Report each line of the data below that contains the word "trailer".

━━ Information provided ━━

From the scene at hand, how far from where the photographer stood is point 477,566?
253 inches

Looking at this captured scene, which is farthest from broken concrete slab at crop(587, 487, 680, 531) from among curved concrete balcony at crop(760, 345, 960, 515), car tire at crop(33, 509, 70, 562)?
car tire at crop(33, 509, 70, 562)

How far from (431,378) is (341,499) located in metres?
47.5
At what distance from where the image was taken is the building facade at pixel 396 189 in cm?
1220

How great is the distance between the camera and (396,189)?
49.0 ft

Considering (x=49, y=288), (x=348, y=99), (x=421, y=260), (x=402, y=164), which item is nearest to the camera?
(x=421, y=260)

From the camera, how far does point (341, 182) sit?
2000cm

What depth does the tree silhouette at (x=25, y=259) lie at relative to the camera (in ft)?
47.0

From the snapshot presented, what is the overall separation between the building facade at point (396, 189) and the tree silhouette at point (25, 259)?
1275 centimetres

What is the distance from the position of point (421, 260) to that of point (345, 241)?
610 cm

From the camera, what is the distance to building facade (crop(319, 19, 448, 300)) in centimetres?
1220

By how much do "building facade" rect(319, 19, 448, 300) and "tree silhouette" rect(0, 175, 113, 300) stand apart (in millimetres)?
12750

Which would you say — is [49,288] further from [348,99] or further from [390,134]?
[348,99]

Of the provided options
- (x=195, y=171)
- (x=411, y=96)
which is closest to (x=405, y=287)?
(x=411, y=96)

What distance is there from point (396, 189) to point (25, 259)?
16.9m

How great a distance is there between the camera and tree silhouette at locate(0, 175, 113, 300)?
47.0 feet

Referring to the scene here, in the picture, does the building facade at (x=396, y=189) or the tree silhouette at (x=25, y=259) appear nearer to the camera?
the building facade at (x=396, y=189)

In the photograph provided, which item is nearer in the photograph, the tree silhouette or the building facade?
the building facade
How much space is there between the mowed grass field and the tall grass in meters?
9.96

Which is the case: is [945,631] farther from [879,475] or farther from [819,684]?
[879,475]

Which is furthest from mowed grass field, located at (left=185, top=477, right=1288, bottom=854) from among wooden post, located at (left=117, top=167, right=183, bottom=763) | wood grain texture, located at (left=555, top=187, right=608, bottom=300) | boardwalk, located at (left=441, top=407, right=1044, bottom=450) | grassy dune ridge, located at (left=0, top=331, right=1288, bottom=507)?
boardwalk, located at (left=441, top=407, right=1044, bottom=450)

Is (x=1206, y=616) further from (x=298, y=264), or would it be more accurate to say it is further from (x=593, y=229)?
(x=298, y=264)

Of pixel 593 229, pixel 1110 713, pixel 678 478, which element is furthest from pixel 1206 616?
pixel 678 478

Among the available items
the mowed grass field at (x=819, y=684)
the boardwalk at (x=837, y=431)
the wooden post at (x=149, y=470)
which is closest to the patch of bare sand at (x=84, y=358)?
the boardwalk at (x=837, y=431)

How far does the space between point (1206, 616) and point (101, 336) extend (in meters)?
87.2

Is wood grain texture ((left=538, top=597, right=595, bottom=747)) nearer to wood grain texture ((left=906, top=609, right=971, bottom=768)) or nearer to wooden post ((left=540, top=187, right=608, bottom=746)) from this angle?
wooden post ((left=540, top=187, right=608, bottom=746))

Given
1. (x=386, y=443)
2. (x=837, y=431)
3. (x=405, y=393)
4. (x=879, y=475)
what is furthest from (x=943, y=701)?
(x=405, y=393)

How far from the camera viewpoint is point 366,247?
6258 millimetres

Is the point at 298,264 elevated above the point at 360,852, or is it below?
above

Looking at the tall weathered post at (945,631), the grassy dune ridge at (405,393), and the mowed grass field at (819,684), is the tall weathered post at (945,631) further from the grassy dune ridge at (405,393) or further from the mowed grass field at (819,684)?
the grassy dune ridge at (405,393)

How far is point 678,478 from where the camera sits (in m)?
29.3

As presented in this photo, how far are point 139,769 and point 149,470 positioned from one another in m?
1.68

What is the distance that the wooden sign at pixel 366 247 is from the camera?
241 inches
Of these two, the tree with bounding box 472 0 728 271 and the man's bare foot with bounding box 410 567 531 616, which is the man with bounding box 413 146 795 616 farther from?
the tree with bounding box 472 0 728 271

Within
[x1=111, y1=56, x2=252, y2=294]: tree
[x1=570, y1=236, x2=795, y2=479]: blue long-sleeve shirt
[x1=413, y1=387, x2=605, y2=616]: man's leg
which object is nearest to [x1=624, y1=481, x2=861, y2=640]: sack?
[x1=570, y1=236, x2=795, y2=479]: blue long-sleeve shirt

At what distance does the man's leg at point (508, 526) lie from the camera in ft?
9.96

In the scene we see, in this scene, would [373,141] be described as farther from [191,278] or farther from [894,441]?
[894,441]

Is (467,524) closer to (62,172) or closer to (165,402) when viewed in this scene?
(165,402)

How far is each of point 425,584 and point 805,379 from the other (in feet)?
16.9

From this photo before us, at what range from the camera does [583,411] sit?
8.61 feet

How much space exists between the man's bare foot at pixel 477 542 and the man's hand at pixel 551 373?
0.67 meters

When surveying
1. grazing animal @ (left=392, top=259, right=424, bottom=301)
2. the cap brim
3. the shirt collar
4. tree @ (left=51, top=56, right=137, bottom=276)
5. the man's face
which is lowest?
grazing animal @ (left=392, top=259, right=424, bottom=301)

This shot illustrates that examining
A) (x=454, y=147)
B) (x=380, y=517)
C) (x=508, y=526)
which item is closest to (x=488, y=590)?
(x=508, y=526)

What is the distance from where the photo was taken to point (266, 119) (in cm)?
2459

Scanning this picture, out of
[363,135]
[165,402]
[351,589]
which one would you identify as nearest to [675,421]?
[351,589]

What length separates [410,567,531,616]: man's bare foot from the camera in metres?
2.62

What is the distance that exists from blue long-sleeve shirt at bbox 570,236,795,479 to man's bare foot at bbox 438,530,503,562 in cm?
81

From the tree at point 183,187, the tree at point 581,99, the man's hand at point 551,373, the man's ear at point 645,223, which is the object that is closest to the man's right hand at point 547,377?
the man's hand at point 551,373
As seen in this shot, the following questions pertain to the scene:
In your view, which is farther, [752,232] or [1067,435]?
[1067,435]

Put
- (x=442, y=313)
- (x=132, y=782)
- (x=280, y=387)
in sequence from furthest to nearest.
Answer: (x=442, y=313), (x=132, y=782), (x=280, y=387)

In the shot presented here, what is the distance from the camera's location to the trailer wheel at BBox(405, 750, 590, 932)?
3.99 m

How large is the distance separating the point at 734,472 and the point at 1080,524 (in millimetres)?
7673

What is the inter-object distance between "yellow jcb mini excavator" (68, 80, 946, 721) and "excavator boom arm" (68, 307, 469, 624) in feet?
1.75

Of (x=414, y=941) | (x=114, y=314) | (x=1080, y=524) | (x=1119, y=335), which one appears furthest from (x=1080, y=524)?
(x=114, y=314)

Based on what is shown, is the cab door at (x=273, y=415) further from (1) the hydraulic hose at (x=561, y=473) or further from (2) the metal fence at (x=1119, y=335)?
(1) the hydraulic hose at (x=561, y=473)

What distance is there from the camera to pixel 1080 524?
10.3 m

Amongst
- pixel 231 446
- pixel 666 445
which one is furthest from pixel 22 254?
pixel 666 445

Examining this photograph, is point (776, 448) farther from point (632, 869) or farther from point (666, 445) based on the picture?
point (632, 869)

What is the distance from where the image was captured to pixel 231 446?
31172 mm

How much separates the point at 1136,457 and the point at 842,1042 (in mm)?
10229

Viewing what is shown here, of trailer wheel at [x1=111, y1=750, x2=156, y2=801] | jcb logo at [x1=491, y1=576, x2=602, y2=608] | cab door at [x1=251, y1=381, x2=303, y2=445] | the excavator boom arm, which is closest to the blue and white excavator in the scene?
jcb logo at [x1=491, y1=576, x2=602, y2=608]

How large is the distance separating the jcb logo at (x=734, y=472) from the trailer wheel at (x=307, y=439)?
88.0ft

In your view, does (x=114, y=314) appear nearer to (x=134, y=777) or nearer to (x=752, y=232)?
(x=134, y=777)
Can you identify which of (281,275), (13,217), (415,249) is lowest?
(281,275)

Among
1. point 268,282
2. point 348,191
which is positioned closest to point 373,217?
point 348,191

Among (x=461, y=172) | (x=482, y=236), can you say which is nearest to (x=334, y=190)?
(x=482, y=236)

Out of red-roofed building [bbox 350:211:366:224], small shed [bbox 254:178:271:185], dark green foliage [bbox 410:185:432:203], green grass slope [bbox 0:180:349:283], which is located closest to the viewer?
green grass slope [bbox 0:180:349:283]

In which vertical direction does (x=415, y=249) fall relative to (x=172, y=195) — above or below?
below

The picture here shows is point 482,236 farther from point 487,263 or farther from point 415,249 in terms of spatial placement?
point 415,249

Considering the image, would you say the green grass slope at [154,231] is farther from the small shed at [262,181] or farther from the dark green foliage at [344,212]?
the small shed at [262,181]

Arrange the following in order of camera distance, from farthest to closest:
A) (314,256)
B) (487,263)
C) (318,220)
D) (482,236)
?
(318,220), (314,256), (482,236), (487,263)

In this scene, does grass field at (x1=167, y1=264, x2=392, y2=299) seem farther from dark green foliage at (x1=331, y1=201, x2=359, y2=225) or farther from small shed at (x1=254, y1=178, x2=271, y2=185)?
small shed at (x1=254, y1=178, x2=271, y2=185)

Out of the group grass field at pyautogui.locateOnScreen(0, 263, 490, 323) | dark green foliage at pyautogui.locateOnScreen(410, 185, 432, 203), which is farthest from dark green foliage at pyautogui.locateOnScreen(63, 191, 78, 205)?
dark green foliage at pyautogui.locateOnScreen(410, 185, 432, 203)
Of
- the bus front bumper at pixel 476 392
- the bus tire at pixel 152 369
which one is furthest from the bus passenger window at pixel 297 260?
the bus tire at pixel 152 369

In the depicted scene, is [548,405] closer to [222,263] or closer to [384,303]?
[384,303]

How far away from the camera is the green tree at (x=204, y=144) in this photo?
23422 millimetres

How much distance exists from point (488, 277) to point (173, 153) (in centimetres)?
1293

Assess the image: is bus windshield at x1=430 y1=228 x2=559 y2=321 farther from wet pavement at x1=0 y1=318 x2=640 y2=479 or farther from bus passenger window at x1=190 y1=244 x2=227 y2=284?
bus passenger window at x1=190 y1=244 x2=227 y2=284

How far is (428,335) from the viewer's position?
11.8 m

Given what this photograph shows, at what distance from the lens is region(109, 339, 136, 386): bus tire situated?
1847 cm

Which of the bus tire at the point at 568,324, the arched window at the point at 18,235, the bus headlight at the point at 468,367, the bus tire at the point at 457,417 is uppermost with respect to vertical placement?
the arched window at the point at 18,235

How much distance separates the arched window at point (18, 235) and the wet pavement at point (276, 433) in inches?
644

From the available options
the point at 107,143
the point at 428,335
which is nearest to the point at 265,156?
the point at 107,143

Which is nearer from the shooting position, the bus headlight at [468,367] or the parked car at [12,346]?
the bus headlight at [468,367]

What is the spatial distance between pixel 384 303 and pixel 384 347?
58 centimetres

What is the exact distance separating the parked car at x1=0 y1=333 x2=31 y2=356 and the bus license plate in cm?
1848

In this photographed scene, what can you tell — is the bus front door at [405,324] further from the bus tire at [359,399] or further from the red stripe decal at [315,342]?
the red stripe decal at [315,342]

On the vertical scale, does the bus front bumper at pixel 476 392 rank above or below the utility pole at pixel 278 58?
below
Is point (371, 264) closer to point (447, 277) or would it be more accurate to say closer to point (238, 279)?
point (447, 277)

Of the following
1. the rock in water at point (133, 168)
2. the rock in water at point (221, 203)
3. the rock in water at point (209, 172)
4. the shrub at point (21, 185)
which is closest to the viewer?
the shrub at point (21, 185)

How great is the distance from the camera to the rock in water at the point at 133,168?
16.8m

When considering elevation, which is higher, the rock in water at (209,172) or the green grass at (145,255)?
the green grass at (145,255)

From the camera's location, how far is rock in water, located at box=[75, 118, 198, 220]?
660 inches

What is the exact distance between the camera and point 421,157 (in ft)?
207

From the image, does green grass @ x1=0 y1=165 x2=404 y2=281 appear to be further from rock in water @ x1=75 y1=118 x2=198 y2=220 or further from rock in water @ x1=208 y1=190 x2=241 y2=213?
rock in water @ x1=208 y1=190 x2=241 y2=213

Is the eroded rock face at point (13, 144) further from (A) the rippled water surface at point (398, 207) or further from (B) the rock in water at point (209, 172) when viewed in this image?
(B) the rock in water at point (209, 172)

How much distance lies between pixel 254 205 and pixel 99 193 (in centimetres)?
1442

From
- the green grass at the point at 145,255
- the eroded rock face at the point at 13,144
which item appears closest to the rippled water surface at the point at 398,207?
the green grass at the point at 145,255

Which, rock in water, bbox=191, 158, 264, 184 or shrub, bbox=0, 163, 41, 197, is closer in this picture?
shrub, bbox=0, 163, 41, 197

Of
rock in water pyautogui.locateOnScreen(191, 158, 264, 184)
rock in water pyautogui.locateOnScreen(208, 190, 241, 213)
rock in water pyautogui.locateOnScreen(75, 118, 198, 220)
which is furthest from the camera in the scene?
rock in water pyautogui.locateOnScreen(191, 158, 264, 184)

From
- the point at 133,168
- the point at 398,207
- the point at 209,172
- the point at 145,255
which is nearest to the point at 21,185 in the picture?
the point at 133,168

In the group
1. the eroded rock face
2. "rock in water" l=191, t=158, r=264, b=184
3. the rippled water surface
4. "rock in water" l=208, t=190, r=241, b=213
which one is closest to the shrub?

━━━

◆ **Exercise answer**:
In the shot presented here, what is the distance from the camera's location to the trailer wheel at BBox(405, 750, 590, 932)?
Viewing what is shown here, of trailer wheel at [x1=111, y1=750, x2=156, y2=801] | jcb logo at [x1=491, y1=576, x2=602, y2=608] | cab door at [x1=251, y1=381, x2=303, y2=445] | the excavator boom arm, which is closest to the blue and white excavator in the scene?
How large is the distance separating the jcb logo at (x=734, y=472) from the trailer wheel at (x=307, y=439)?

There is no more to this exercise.